I just ordered a Mizivu Sleek cover for my K2, which of these light is more convenient
for me and where should I clip it??

PocketFlex LED Book Light 









TravelFlex LED Book Light 









XtraFlex 2 LED Light 









Can't decide..... 

-Sasha


----------



## drenee (Nov 11, 2008)

The Travelflex light will work well with the Sleek cover.  When you open the cover and fold back there is a place to clip a light.  It works well for me.
deb


----------



## DawnOfChaos (Nov 12, 2008)

I have the xtraflex 2 light.  When you fold the top cover back there is a little hole where the powerbutton is.  You can slide it in there.


----------



## RoxyLyz (Aug 11, 2009)

Thank you for you suggestions.

Does anybody have the first light posted?

-Sasha


----------



## egh34 (Jan 11, 2009)

I like the first one because it looks like the bulb comes out the end, rather than the side (thinking it might reduce glare).
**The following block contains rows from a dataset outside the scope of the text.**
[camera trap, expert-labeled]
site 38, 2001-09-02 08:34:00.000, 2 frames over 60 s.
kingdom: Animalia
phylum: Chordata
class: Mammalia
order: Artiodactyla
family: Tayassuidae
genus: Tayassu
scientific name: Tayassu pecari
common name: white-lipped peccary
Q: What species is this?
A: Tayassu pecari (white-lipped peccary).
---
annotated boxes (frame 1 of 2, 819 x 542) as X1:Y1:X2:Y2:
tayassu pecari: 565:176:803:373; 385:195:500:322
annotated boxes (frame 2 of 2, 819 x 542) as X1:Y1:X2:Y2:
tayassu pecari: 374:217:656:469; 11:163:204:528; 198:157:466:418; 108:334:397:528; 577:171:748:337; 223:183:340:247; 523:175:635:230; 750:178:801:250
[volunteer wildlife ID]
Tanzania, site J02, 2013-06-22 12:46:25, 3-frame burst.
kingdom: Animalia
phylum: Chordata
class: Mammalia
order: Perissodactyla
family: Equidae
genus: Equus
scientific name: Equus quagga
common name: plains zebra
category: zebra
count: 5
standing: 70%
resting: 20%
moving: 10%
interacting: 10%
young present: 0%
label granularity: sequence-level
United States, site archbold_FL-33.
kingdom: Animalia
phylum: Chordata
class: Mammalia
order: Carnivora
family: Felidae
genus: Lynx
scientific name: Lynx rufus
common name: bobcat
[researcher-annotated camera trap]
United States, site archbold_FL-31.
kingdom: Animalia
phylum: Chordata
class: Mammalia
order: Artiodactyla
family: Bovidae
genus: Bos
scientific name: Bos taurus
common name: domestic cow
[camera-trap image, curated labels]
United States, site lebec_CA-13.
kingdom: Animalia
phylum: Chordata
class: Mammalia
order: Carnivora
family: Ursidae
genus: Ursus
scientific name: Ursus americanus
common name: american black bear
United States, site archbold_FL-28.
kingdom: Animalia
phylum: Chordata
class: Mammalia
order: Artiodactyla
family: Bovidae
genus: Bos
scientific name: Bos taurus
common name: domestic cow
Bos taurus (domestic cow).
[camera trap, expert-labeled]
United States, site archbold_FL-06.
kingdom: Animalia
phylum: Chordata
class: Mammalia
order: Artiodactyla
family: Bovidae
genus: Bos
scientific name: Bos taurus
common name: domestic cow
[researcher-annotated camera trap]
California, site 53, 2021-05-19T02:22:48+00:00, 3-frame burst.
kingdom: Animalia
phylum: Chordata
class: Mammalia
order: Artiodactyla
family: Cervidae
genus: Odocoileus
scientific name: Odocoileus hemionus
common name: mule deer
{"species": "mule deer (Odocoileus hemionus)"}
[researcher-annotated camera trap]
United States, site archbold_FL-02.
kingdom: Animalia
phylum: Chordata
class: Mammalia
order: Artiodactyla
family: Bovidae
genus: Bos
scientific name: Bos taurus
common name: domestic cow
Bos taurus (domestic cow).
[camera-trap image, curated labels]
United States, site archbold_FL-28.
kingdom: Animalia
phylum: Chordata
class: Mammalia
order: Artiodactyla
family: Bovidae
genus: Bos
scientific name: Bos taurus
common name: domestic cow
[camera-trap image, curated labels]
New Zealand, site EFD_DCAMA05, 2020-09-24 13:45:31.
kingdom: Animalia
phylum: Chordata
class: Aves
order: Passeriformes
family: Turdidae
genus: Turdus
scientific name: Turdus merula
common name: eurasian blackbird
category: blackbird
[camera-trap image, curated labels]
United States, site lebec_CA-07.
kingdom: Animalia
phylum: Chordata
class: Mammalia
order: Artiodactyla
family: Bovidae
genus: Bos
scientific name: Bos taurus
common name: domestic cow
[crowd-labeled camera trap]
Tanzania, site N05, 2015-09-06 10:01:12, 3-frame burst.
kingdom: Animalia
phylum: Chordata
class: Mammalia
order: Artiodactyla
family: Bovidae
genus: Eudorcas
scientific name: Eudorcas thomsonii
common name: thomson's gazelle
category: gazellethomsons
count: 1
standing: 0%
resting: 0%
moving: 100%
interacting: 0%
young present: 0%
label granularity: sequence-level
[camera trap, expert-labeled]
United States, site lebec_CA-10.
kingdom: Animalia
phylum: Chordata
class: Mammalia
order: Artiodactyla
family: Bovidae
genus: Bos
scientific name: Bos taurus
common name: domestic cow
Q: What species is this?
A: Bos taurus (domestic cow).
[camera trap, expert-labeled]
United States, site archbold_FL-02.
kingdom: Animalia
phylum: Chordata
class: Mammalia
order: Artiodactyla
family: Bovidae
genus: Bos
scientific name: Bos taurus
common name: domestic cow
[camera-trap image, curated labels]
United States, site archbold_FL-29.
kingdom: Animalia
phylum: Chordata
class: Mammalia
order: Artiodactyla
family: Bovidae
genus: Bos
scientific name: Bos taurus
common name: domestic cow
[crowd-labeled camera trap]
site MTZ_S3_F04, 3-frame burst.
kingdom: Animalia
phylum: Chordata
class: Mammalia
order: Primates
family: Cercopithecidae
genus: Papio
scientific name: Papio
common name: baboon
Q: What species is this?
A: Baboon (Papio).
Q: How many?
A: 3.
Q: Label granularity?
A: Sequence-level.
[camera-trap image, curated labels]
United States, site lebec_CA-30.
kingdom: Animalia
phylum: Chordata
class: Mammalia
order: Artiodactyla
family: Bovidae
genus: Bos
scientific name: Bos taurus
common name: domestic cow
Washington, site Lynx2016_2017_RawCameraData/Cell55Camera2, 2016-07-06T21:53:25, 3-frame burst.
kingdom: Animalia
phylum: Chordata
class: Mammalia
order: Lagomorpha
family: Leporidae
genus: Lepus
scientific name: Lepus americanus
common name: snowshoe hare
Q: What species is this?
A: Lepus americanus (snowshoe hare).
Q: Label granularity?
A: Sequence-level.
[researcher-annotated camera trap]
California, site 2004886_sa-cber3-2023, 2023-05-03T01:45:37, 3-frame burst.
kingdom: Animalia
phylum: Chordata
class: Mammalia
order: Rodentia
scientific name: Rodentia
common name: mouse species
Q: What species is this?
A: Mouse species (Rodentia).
I have the 3rd one, and I get a lot of glare, that drives me crazy...


----------



## MonaSW (Nov 16, 2008)

I have the first one and I keep it in the front pocket of my Borsa Bella bag. Haven't used it much, but it's there if I need it.


----------



## kindlevixen (Jan 13, 2009)

I don't have the cover you mentioned, but I love my mightybright. If it isn't position right I do get glare... but I have found that to be true of all lights.  I just make sure its not too close to the screen and angled a bit and have no glare issues.  It is a powerful light, I rarely use both LEDs on it unless my batteries are low.


----------



## F1Wild (Jun 15, 2009)

I use the XtraFlex 2 LED Light every night and love it.  It slips in along the side of the cover and is the perfect fit for me.  I start out with the lowest light setting then after the batteries run down a bit (and the light dims) I switch to the "brighter" setting for the duration of that battery. 

I would love, even more, if this light's clip was as slim as the new M-Edge one.


----------



## ak rain (Nov 15, 2008)

I have the 3rd one. I like it as its long and bendable I can get it to the angle of no glare. my problem is it come on in my purse which is spooky and a waist on the batteries.
sylvia


----------



## Neo (Mar 30, 2009)

Hi! I have the first light and absolutely love it! I have an Oberon, so not sure how it would clip on another type of cover, but it holds well and easily on the front cover of my folded back Oberon when I read with it. 

I particularly like it because of the plastic "neck" which bends very easily to be stored around the "body" of the light: it makes for very easy storage and transportation (the while light becomes very flat and compact). 

I also like the fact that you have to slide the on/off button: it can't go on on its own, unlike the Mighty Bright which always turned itself on in my bag.

The light is bright enough and the neck long enough that you can easily position it as suits you best.

In general, I think you can't go wrong with any of the mighty, but if you plan to carry your light with you in a purse I would go with one, just because of the way the on/off button is positioned and activated: it's the only one that won't turn on on its own!


----------



## ktwac (Jun 23, 2009)

[/quote]
XtraFlex 2 LED Light 








[/quote]

I have the Sleek case too (which I love since it is so thin) and I have this light in pink.
It clips on easily, I clip it on the front cover after I flip it back with the thin part of the clip in between the front and back cover..if that makes sense.
It does have some glare which is not too bad. I read with the light shining up from the bottom which reduced the glare for me.
I have had it for about a month. I read every night and haven't had to change the battery yet.
One thing that does bother me is that the stiffness of the metal seems to have weakened so that it does not stay in the exact position that I try to put it in. 
hth!


----------



## Kind (Jan 28, 2009)

I think you should get them all.


----------



## cbeitz217 (Jan 24, 2010)

RE: XtraFlex 2 LED Light -- is the clip large enough to use with my M-Edge Go cover?

Thank you!


----------



## cheerio (May 16, 2009)

nice colors


----------



## F1Wild (Jun 15, 2009)

cbeitz217 said:


> RE: XtraFlex 2 LED Light -- is the clip large enough to use with my M-Edge Go cover?
> 
> Thank you!


Yes, I used the MB XtraFlex with my M-Edge Prodigy cover (and now with my Oberon, which I think is even thicker) and there was mo problem with it. I clipped in on the side - back part of the cover just under the Kindle - just above the next page button and it lights the whole page. Plus with the flexible neck you can direct the light back a bit (to the right) to light the page, but avoid any glare.


----------